Мистер Грили отправился в Ниагару, но его миссия ничем не закончилась, за исключением того, что бедняга, введенный в заблуждение излишней доверчивостью, потерпел неудачу в своем начинании, и над ним смеялись практически повсеместно. Я виделся с Президентом вскоре после этого, и он с забавным огоньком в глазах произнес: «Я выдал брату Грили мандат. Полагаю, теперь мы с ним вх счете».

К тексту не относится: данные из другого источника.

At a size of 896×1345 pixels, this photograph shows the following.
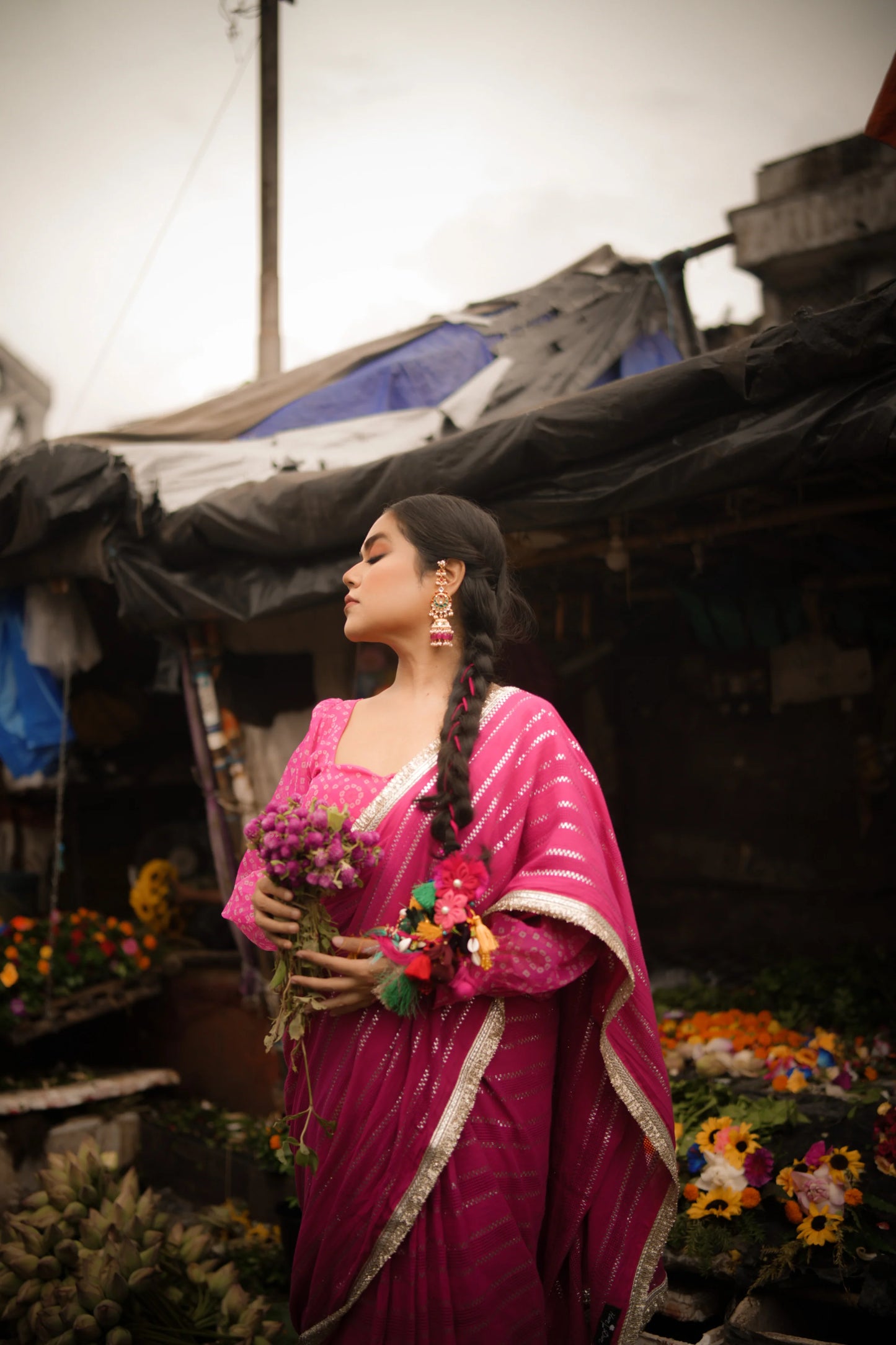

Линкольн обладал самым масштабным и здравым умом; он реже ошибался в выводах, чем кто-либо из известных мне людей. Он никогда не делал шаг слишком рано и никогда не запаздывал с ним. Когда казалось, что весь Север требует от него издания прокламации об отмене рабства, он не делал этого. Депутация за делегацией отправлялись в Вашингтон. Я помню, как однажды сотня джентльменов в черных сюртуках, преимущественно священников из Массачусетса, прибыла в Вашингтон с призывом провозгласить отмену рабства. Но он не сделал этого. Он позволил мистера Кэмерону и генералу Батлеру претворить в жизнь их великую идею о рассмотрении рабов в качестве контрабанды войны и защите тех, кто проник в пределы наших линий, от повторного захвата их южными хозяевами; однако он не стал преждевременно издавать прокламацию, о которой столько просили. Наконец настало время, и судьей в этом вопросе был он сам. Никто другой этого не решал; никто не отдавал приказаний; прокламация была издана так, как он считал нужным, и она возымела действие. Жители Севера, которые на протяжении долгих споров о рабстве неизменно и твердо стояли на страже компромиссов Конституции, могли бы сами превратиться в полумятежников, если бы эта прокламация была издана слишком рано. В конце концов они устали ждать, устали пытаться сохранять даже видимость уважения к тому, что именовалось «компромиссами Конституции», когда они уверовали, что сама Конституция находится в опасности. Таким образом, общественное мнение созрело к моменту появления прокламации, и это стало началом конца. Возможно, он мог выпустить эту прокламацию двумя годами ранее, и ее следствием могло стать наше полное поражение; но когда она появилась, она выполнила свою задачу и не причинила нам ни малейшего вреда. Никто не протестовал против нее, даже сами конфедераты.